Full-body MRI scans are selling reassurance doctors say they can’t deliver
The scans try to spot hidden diseases like cancer before symptoms appear.
The promise of finding health problems early with a head-to-toe MRI scan is fueling a growing business.
For someone who is generally healthy, however, these scans may be more likely to cause potential harm than benefit, according to a new editorial in the science journal JAMA.
A full-body MRI scan uses magnets to create detailed images of organs and tissues across the body, to try to spot hidden diseases like cancer before symptoms appear.
Companies and concierge medical practices market these scans directly to consumers, often without a doctor’s referral, and typically they are not covered by insurance.
According to the JAMA editorial, more than 100,000 people have already had one.
The cost is steep -- around $2,500 to $4,000, according to the Radiology Society of North America.
“We wrote the article to communicate to the general public, the potential harms of performing screening outside the standard of care, using a test that is not evidence based, and not recommended by any medical society, or guideline for use in the general public,” Dr. Matthew Scott Davenport, vice chair, service chief, and professor in the department of radiology at the University of Michigan Health and one of the editorial’s authors, told ABC News.
In the JAMA editorial, Davenport and his coauthor, Dr. Scott Reeder, say no major medical group recommends whole-body MRI scans for the general population because the benefits remain unproven.
The findings may turn out to be harmless or so slow-growing they might never lead to serious health problems, according to the authors. About three in 10 people will need some kind of follow-up, the authors said.
Still, once a scan flags something, it often triggers a cascade of testing, cost and stress.
“The harms come from things like invasive testing or surgeries or follow-up of findings that are of uncertain benefit,” Davenport said.
Even when cancer is found -- about 1 to 2 out of every 100 people -- the JAMA piece points out that there is no evidence that detecting it this way helps people live longer.
Not all cancer is high risk, Davenport said. In some cases, attempts to diagnose and treat can be counterproductive.
“An example of this would be low-risk prostate cancer. It used to be aggressively treated, and now it is not,” he noted.
Prevuno, a company that offers the scans, pushed back on the idea that the scans do more harm than good.
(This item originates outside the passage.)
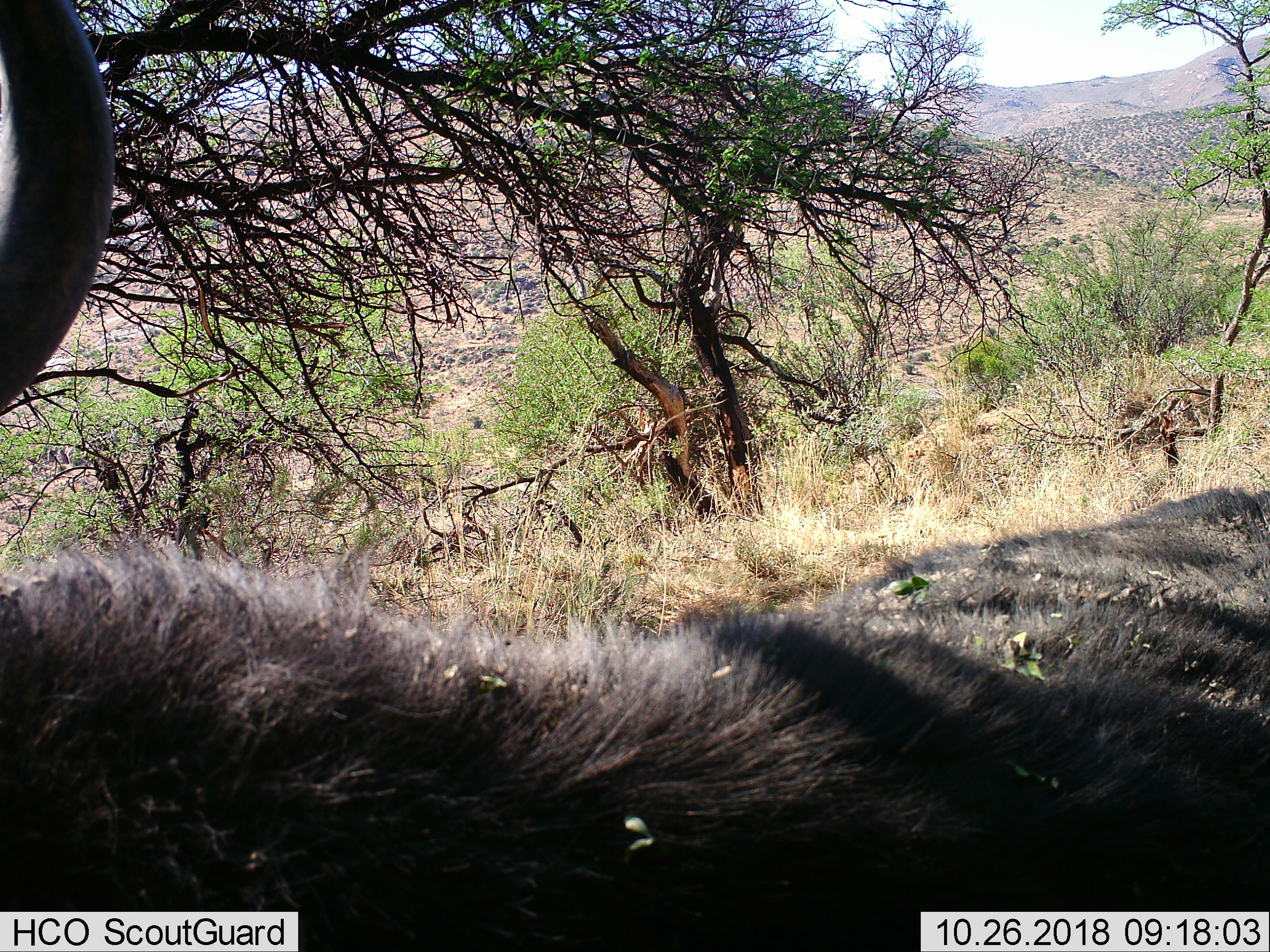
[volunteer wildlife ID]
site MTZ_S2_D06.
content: unidentified animal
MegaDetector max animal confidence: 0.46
"The risks cited by critics are overstated, and the benefits of early detection are well-documented by Prenuvo and many others,” Dr. Durand, Prenuvo's chief medical officer, said in a statement to ABC News. "The cost of early detection is a fraction of what late-stage cancer treatment demands, and a healthcare system focused on keeping people healthy, rather than forcing them to cash out on crises, is one worth fighting for."
Empowering patients, not gatekeeping information from them, is the future of preventive medicine, Durand added.
Davenport agrees that early detection matters. But he says it only works when it targets people who are likely to benefit. For everyone else, more testing may just lead to more uncertainty.
“I think the real issue here is: does the test create health value, irrespective of the price? And it is our opinion that the health value is extremely low,” Davenport said.
Dr. Crystal Joseph, MD, MS, is an anesthesiology resident at Beth Israel Deaconess Medical Center/Harvard Medical School and a member of the ABC News Medical Unit.